• **WORK TASK A**
Please explain in one to three sentences why, according to the lot description, Warhol immediately agreed when Sturtevant asked to use his original Flowers silkscreen.
• **WORK TASK B**
Repeat the stretch of the lot description from "Description" through "Elaine Sturtevant, Paris.", word for word.

• **PASSAGE TO READ**
Est: $60,000 USD - $80,000 USDSold:
BonhamsNew York, NY, USMay 15, 2019

Item Overview

Description

Sturtevant (American, 1926-2014)
Warhol's Flowers, 1968

signed, titled, dated and variously dedicated 'Warhol's Flowers E. Sturtevant 1968' (on the reverse)
synthetic polymer and silkscreen ink on canvas

11 x 10 15/16 in.
27.9 x 27.8 cm.
Footnotes

This work will be included in the forthcoming edition of the catalogue raisonné being prepared by The Estate of Elaine Sturtevant, Paris.

Provenance
A gift from the artist to the present owner in 1978


Regarded by many as one of the most important artists of the last fifty years, Elaine Frances Sturtevant, known simply as Sturtevant, was born in Lakewood, Ohio, in 1924. After attending the University of Iowa, she moved to New York in the 1950s to attend Columbia University. She began creating her first works in the later part of the decade, but it was not until the mid-1960s that she truly evolved her pioneering and groundbreaking voice that questioned authorship, appropriation and originality.

Beginning in 1964, Sturtevant started to explore the complex power structures behind a work of art by replicating and repeating examples by other artists. She began creating her own versions of the works from memory, employing the same techniques as the artists who created the original work. Rather than simply creating a copy, she worked by hand to replicate details in the pieces as closely as possible, thereby challenging the viewer's idea of what a work of art should be.

An early work by Sturtevant, Warhol's Flowers, 1968, takes Andy Warhol's iconic Flowers series as a starting point in order to explore the themes that would come to define her entire practice. Warhol's work consistently explored appropriation, reproduction and mass production. His frequent use of appropriated logos, the repetition of motifs and the repetitive nature of printing itself, combined with his employment of numerous studio assistants in his 'Factory', question both the originality of a concept behind a work of art, and the uniqueness of the work itself. Therefore, when Sturtevant approached the Pop artist to use the original silkscreen that he had developed only a few weeks prior for his Flowers show at Leo Castelli Gallery, Warhol immediately agreed, even sharing his specific printing techniques with her. Warhol understood Sturtevant's motives and her concern with authorship and originality, a theme that he was also exploring in his own work. Sturtevant appears to have understood his process to such a degree that when asked about his creative practice in an interview, Warhol went so far as to say "I don't know. Ask Elaine" (the artist quoted in: Bill Arning, 'Sturtevant', Journal of Contemporary Art, 1989, p. 44).

• **PROVIDED DATA**
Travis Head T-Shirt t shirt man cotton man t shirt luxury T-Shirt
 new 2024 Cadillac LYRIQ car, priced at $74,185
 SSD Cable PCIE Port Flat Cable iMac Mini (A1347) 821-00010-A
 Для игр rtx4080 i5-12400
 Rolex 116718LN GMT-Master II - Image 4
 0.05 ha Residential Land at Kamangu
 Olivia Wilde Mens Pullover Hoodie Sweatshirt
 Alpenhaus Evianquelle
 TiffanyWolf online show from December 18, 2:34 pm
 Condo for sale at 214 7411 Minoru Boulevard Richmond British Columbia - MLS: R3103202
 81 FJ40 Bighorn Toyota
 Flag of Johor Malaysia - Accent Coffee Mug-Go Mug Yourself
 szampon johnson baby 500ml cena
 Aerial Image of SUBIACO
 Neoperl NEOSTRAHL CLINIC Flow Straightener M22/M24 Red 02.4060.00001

• **EXERCISE SOLUTION A**
Warhol's own work explored appropriation, reproduction and mass production. Through appropriated logos, repeated motifs, the repetitive nature of printing and his studio assistants in the 'Factory', it questioned the originality of a work's concept and the uniqueness of the work itself. He understood Sturtevant's motives and her concern with authorship and originality, a theme he was also exploring in his own work.

• **EXERCISE SOLUTION B**
Description

Sturtevant (American, 1926-2014)
Warhol's Flowers, 1968

signed, titled, dated and variously dedicated 'Warhol's Flowers E. Sturtevant 1968' (on the reverse)
synthetic polymer and silkscreen ink on canvas

11 x 10 15/16 in.
27.9 x 27.8 cm.
Footnotes

This work will be included in the forthcoming edition of the catalogue raisonné being prepared by The Estate of Elaine Sturtevant, Paris.